### PROMPT:
What is needed is each line of the data below that holds the string "EpCAM".

.....

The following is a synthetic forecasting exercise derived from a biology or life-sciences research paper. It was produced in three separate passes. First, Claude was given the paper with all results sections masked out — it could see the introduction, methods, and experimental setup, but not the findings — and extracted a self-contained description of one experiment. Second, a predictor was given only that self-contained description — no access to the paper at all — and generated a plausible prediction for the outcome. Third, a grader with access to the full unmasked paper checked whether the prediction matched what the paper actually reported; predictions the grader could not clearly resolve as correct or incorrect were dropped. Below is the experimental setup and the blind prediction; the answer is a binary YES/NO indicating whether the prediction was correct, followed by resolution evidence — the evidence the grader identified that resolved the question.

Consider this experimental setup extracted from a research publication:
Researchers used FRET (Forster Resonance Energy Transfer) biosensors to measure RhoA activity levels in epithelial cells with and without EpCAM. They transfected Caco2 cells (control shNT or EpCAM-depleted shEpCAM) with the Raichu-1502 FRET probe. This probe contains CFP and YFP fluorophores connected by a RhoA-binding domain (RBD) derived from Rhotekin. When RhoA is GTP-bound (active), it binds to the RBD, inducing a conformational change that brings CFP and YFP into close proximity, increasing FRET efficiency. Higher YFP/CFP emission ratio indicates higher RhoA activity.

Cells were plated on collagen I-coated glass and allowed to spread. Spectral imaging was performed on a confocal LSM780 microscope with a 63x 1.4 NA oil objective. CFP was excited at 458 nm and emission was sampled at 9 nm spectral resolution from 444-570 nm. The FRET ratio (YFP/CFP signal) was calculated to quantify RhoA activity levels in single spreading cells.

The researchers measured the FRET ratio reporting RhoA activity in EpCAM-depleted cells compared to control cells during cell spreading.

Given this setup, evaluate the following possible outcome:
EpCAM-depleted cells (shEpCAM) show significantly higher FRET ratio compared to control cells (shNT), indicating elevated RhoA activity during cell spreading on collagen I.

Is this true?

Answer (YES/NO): NO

.....

### TASK OUTPUT:
Researchers used FRET (Forster Resonance Energy Transfer) biosensors to measure RhoA activity levels in epithelial cells with and without EpCAM. They transfected Caco2 cells (control shNT or EpCAM-depleted shEpCAM) with the Raichu-1502 FRET probe. This probe contains CFP and YFP fluorophores connected by a RhoA-binding domain (RBD) derived from Rhotekin. When RhoA is GTP-bound (active), it binds to the RBD, inducing a conformational change that brings CFP and YFP into close proximity, increasing FRET efficiency. Higher YFP/CFP emission ratio indicates higher RhoA activity.
The researchers measured the FRET ratio reporting RhoA activity in EpCAM-depleted cells compared to control cells during cell spreading.
EpCAM-depleted cells (shEpCAM) show significantly higher FRET ratio compared to control cells (shNT), indicating elevated RhoA activity during cell spreading on collagen I.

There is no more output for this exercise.